● Consegna scritta
Nell'articolo sulla ristrutturazione di Credit Suisse, di quanto sono scesi i ricavi da investment banking di Morgan Stanley nel terzo trimestre?

ROMA (MF-DJ)--Giovedì 27 ottobre il Credit Suisse presenterà al mercato l'atteso piano di ristrutturazione da cui dipenderà il futuro del gruppo. Colpito duramente dagli effetti degli scandali Archegos e Greensill, l'istituto svizzero affiderà il proprio rilancio a una serie di azioni, dalla cessione di asset ritenuti non più strategici (finora sono stati annunciati la dismissione della quota in Allfunds e dell'Hotel Savoy, sulla Paradeplatz di Zurigo) fino a un rafforzamento patrimoniale da almeno due miliardi che potrebbe passare attraverso un aumento di capitale oppure un bond convertibile. Nel pacchetto di misure è attesa anche una significativa riduzione del personale. Il ceo Ulrich Koerner potrebbe tagliare circa 5 mila posti di lavoro, ossia il 10% della propria forza complessiva, andando a colpire soprattutto l'investment banking che costituisce una delle principali aree di attività del gruppo.

Oggi Credit Suisse non è l'unica realtà in cui l'investment banking sta soffrendo. Se però il gruppo svizzero paga soprattutto l'effetto degli scandali finanziari, sul settore a livello globale pesa soprattutto la contrazione economica. Lo dimostrano i risultati del terzo trimestre che vedono in calo le principali voci di bilancio. L'incertezza macro ha affossato per esempio i ricavi da investment banking di Morgan Stanley, scesi del 55% a 1,3 miliardi, mentre la rivale Jp Morgan è franata del 47% rispetto all'anno precedente. La scorsa settimana brutte notizie sono arrivate anche per Goldman Sachs dove la caduta è stata del 57%, al punto da innescare una ristrutturazione interna.

● Righe di dati di annotazione dei riquadri
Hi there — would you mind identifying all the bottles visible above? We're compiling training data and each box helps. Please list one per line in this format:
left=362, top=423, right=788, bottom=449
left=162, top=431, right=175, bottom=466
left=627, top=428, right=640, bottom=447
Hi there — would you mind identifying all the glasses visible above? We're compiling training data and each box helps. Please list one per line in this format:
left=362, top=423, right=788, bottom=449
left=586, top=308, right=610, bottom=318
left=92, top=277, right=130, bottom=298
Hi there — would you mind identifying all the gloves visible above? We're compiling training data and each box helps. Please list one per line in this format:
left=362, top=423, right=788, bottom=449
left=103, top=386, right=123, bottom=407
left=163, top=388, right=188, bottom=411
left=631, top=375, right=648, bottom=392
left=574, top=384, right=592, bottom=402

● Risultato
Sono scesi del 55%, a 1,3 miliardi.